新刊「島の民具」

著者の富本衛さんは、かりゆし館のお土産としても大人気の民具のつくり手です。クージかごや、ヤミカゴ、ふがらほうき等々、衛さんの作品はきちっとした作りが特徴で普段の生活で使用できるものばかり。
以前私たちの民具づくり教室でも講師をつとめていただきました。

定年後の趣味にと始めた民具作りが衛さんのライフワークとなり、その集大成として「島の民具」を出版することになったのです。
衛さんを師事する仲間や生徒さん達からの熱いリクエストもあり出版に至ったこの本の魅力は、竹富島に伝わる民具やご自身の作品の紹介はもちろん、作る過程(作り方)が一枚一枚撮影された写真と共に紹介されていることにあります。

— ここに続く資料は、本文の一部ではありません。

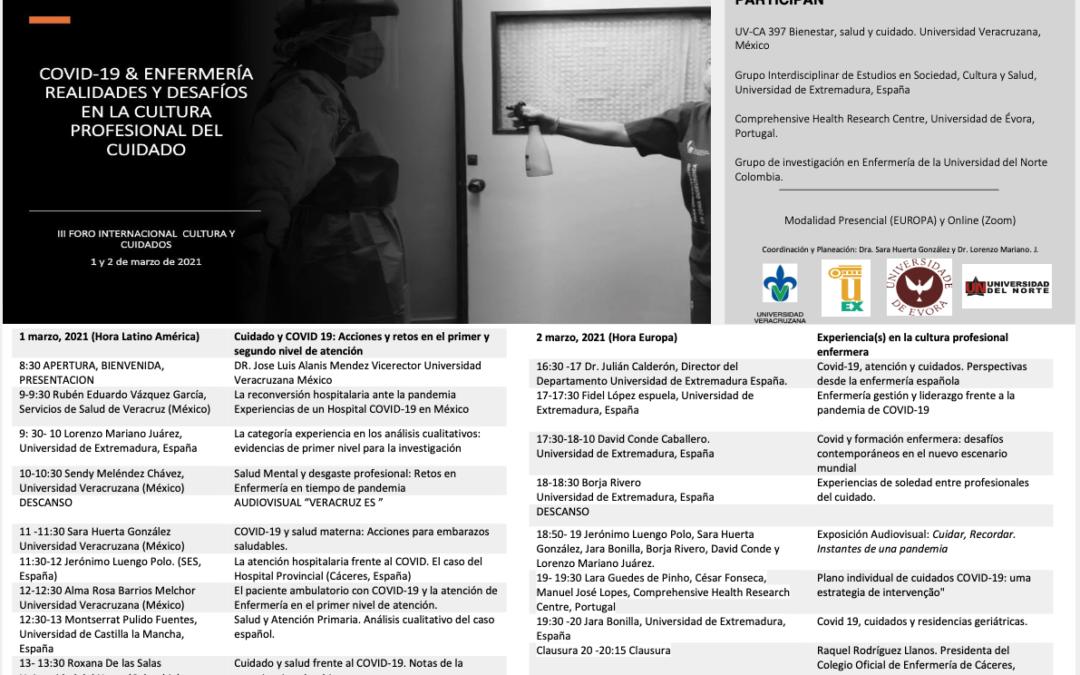 Borja Rivero, ponente en «III Foro Internacional Cultura y Cuidados»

一つ一つ作る手を止めて撮影された写真や、解説をみると並々ならぬ努力と根気のいる作業だったに違いありせん。
これまで、草玩具の本は数冊拝見したことがあるのですが、ここまで生活用品としての「民具」を丁寧に紹介している本はなかなか無いと思います。また、衛さんならではのユーモアたっぷりの文が思わずクスっと笑いを誘います。

衛さんの民具にかける想い。そして八重山の文化である民具作りを受け継ぐ者としての決意がみえる、そんな一冊。

是非皆さんにご覧いただきたいです。